I think because of the book’s title I had thought it would be a survival tale that disintegrated their marriage while at sea. But I assumed wrong. In fact, their marriage is something uplifting in their ordeal that helps and binds them together. Maralyn turns out to be mentally strong and optimistic, whereas Maurice has spells of throwing in the towel and despair. Their yin-and yang combination helps their will to fight. And their tactics are a bit illuminating should you ever become in trouble.

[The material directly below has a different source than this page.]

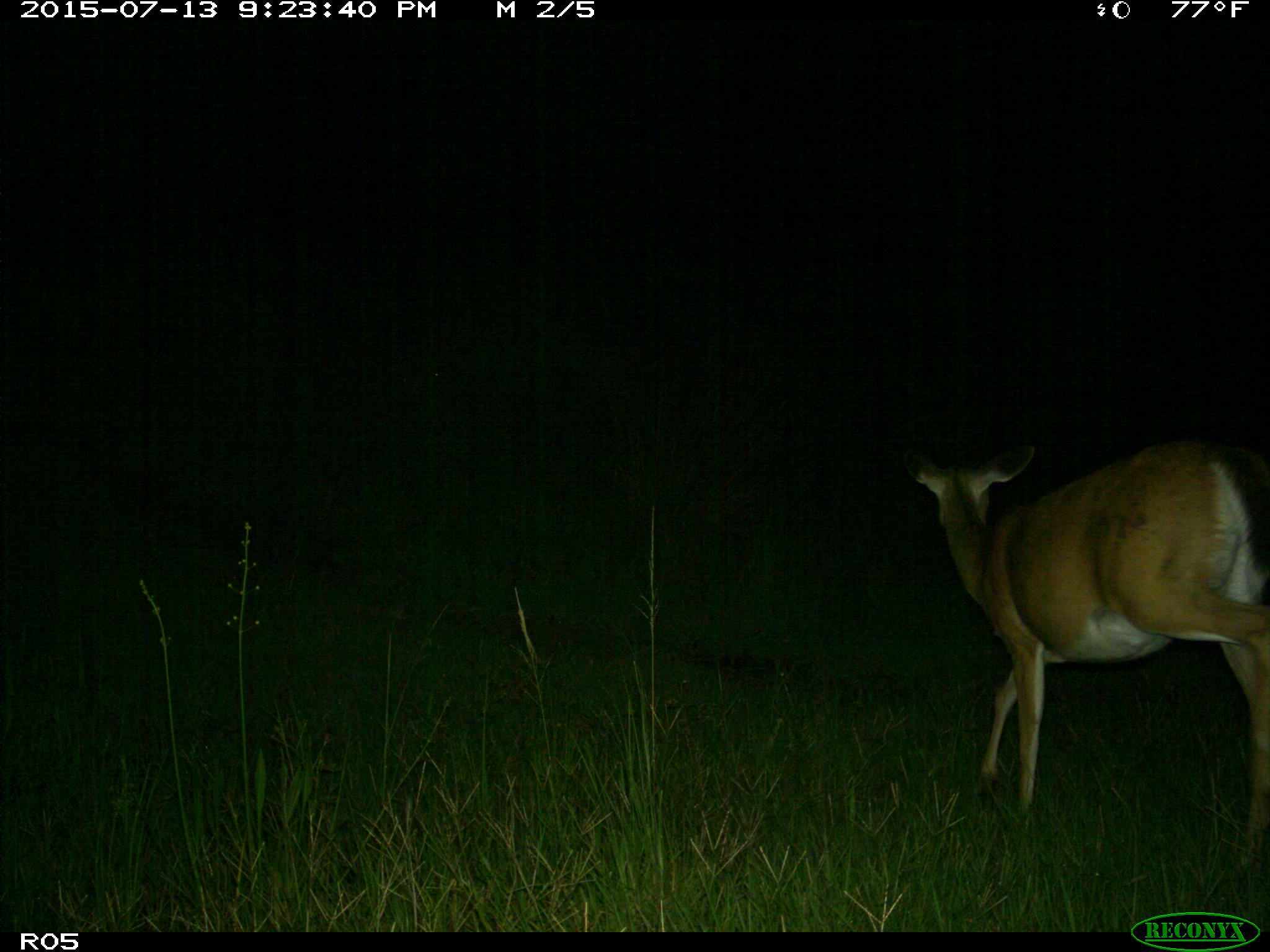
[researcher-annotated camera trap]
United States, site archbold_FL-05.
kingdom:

The author, journalist Sophie Elmhirst is interested in this marriage angle of the Baileys’ story: how they fit and worked together — two sort of oddball people and what they manage to do. It kept me engaged with it. And for squeamish folks, it’s not for the light of heart, since raw seafood is fair game when you’re all alone with dwindling supplies in the vast Pacific Ocean. My only quibble with the book … is that the writing style is short and simple and somehow made it feel a bit muted at times. Still I consumed the book quickly, lapping up every detail and committing it to memory — the odd history of the Baileys. Some of it is sort of sad, even later, or kooky, and other parts inspiring. See what you think. It was on my summer reading list as Book #6.

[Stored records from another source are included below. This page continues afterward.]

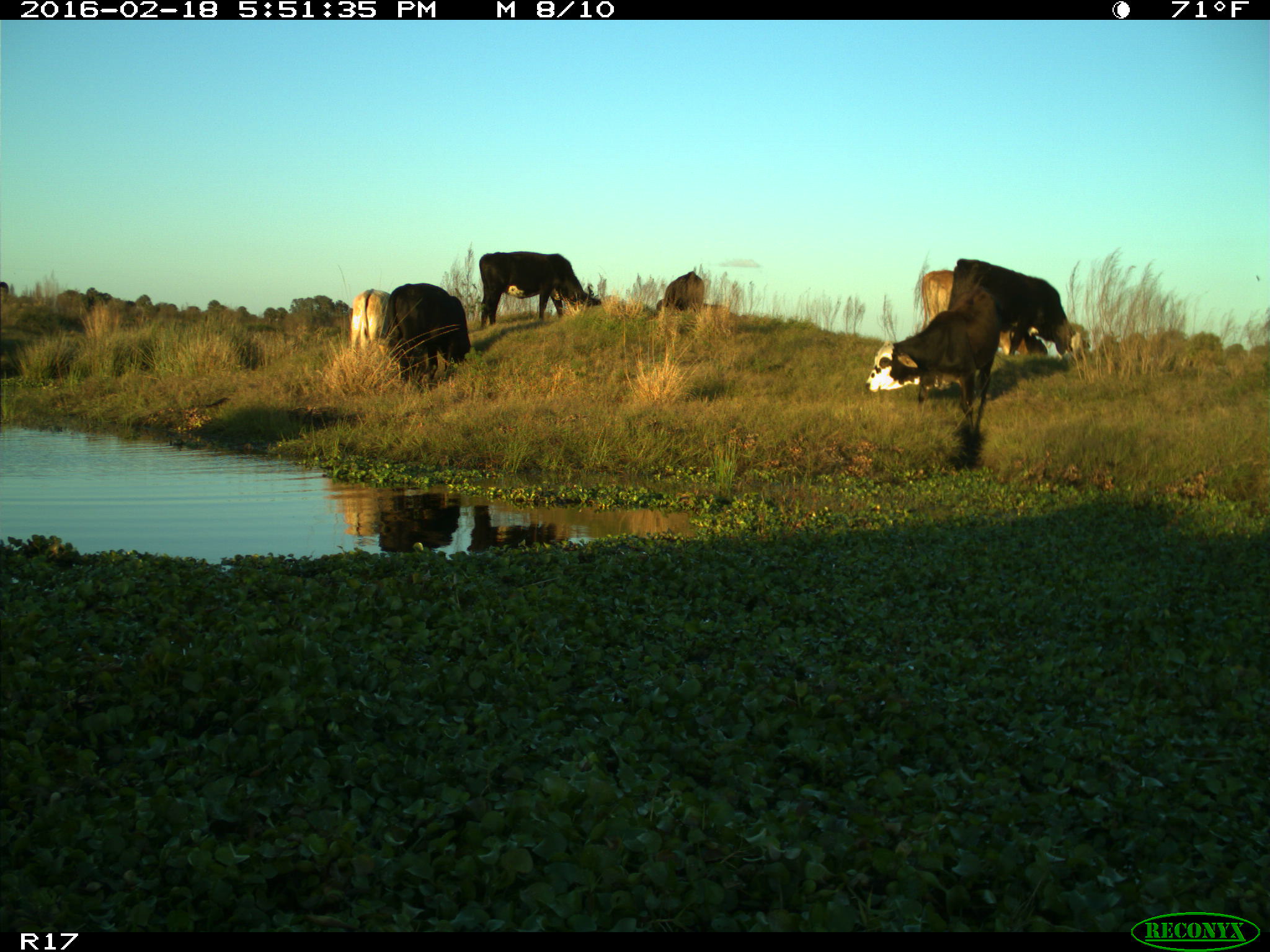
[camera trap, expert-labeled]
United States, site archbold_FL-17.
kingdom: Animalia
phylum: Chordata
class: Mammalia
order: Artiodactyla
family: Bovidae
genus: Bos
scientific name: Bos taurus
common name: domestic cow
Bos taurus (domestic cow).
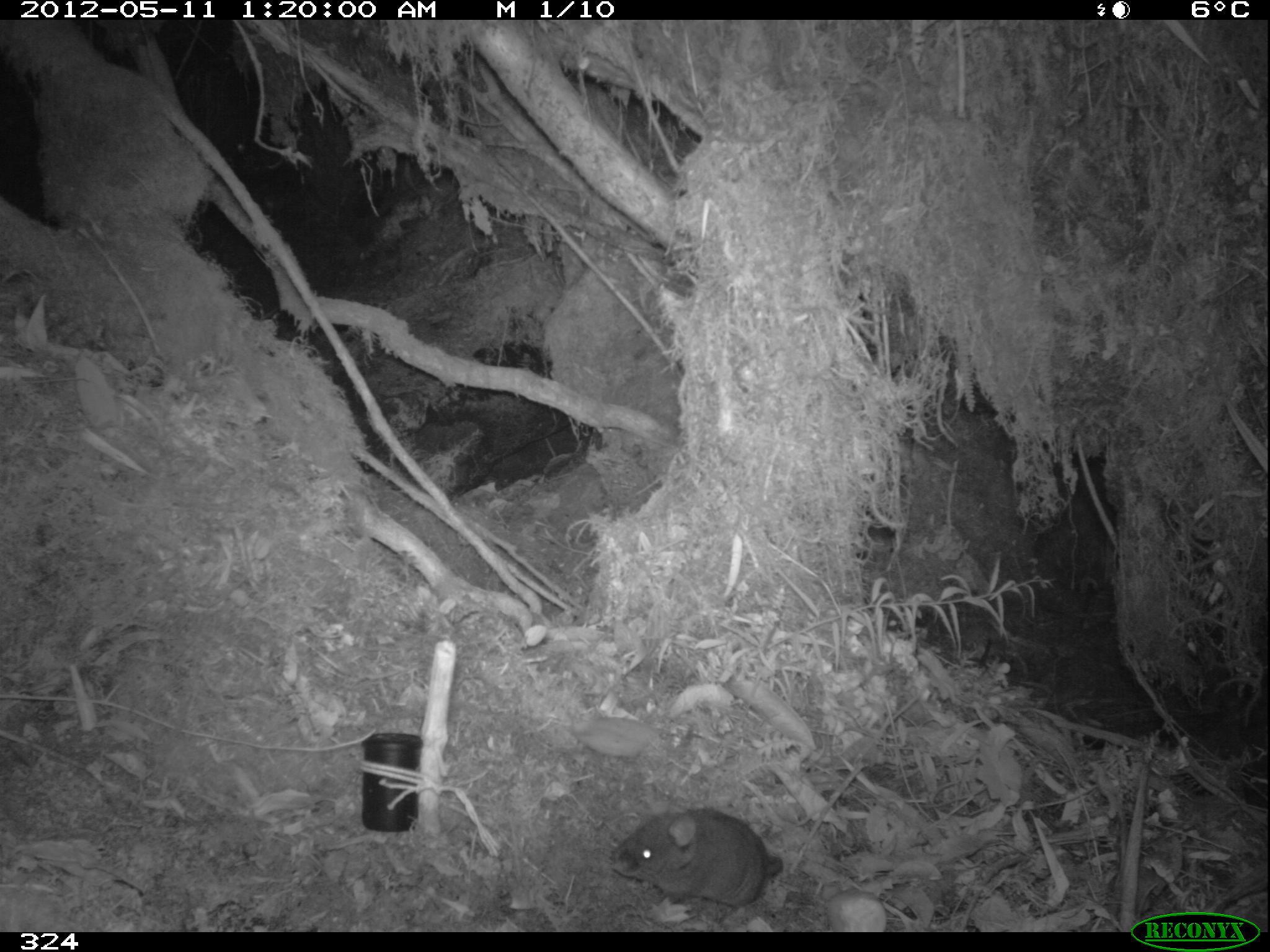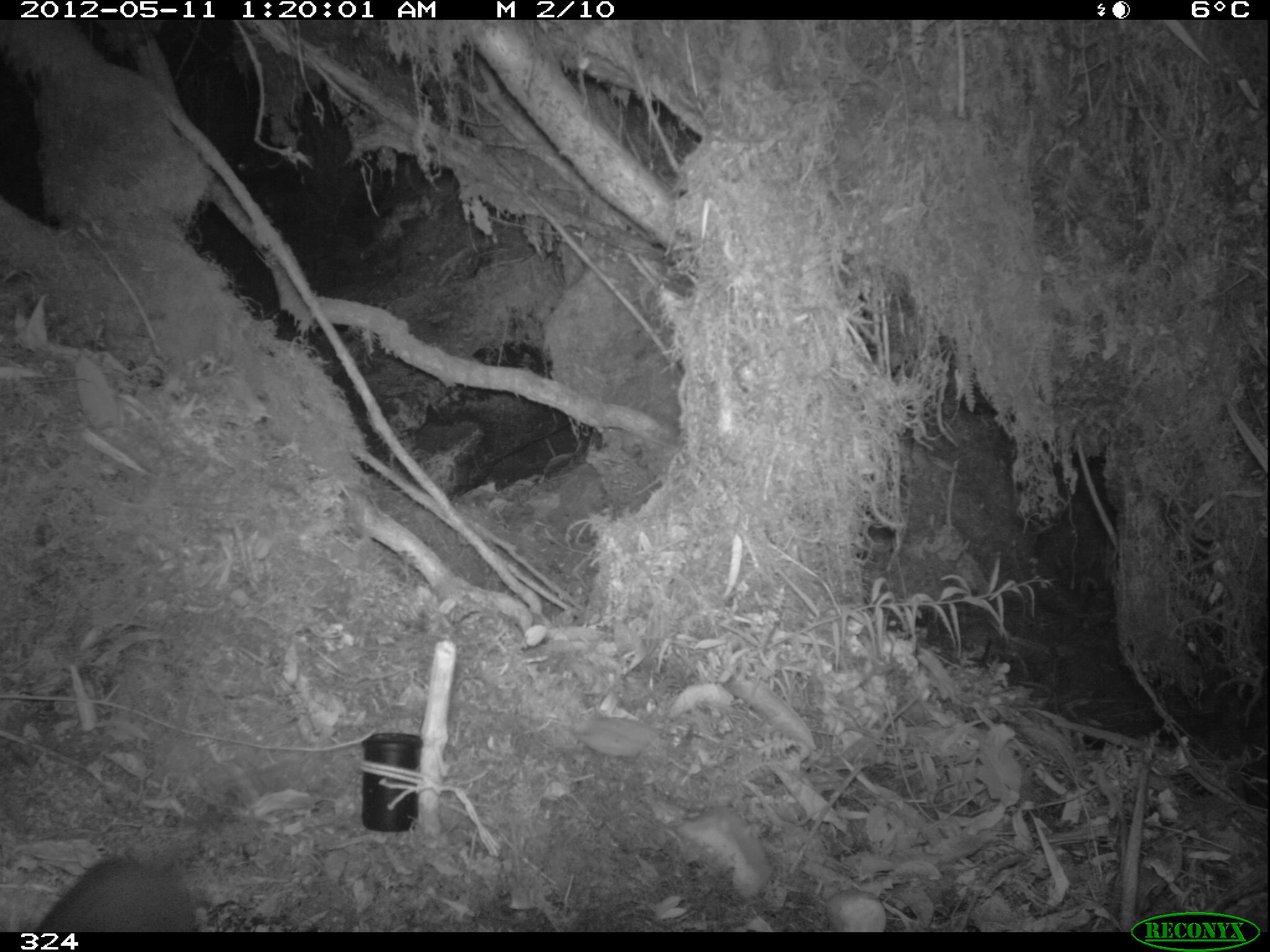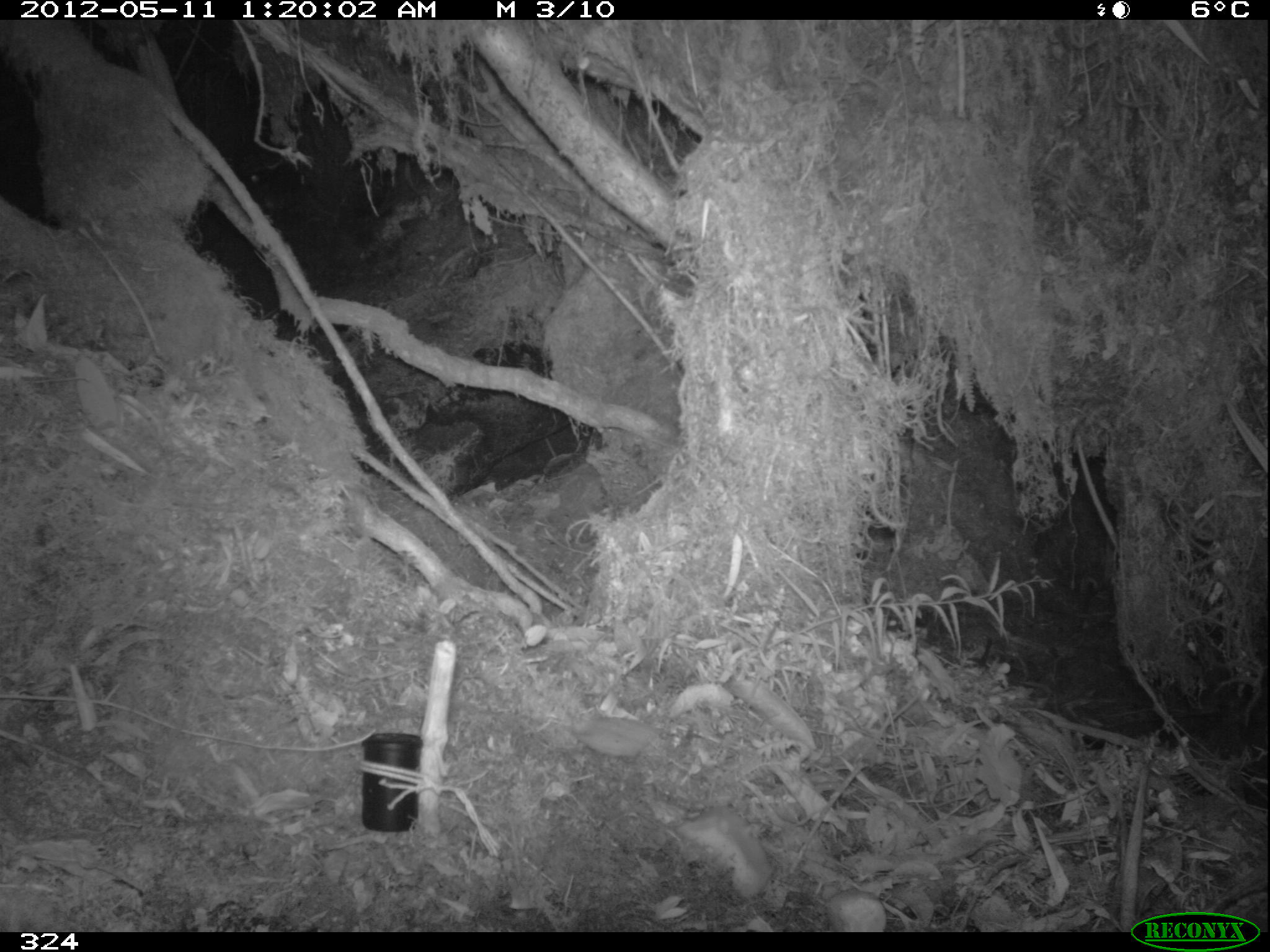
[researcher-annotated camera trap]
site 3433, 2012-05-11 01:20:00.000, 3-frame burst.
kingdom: Animalia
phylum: Chordata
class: Mammalia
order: Rodentia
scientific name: Rodentia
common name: rodents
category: unknown rodent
Unknown rodent (rodents) (Rodentia).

The Life Cycle of the Common Octopus by Emma Knight / 304 pages / 2025

3.75 stars. This is a coming-of-age novel — a genre I often like — about a Canadian girl (Penelope known as Pen) who goes to her first year at university in Edinburgh, Scotland. There she falls in with a group of friends as they navigate young age, school, independence, and their love lives.
She also gets in touch with a friend of her fathers’ — aristocrat Elliot Lennox, a mystery writer — in hopes that he might know something about her divorced parents’ past — what happened with them and what they seem to be not telling her. The Lennox family lives in an old mansion on a rural estate, where Pen is soon visiting as she befriends the entire family, including the swoon-worthy son, Sasha, whom she begins to dream about.
This is a promising debut by a 36-year-old Canadian author … and there was much to like. The author has a lively style with a good vocabulary, and Pen is an empathetic, young protagonist whom you feel for as she’s learning the ropes around school, going out with friends, but not being fully sure of herself, or confident in the love department. Then she meets Sasha who seems dashing and worth it, but is he available or not? She’s curious too about finding out a secret about her parents’ past, which by the end she figures out from her visits with the Lennoxes. And it’s a doozie of a secret.
So I liked much of it, though it’s a novel perhaps a bit too chock full of its varied cast and their particulars. Pen’s best friend Alice comes to narrate some chapters about her affair with a rogue professor, which I didn’t think was really necessary. And Sasha’s mother Christina is delved into quite a bit. To me, it was Pen’s journey and so, I would’ve streamlined these other distractions and plotlines and expanded hers a bit more. Still I think it was promising enough to want to see what Emma Knight will write next. This was Book #7 on my summer list of 15.
That’s all for now. What about you — have you read these and if so, what did you think?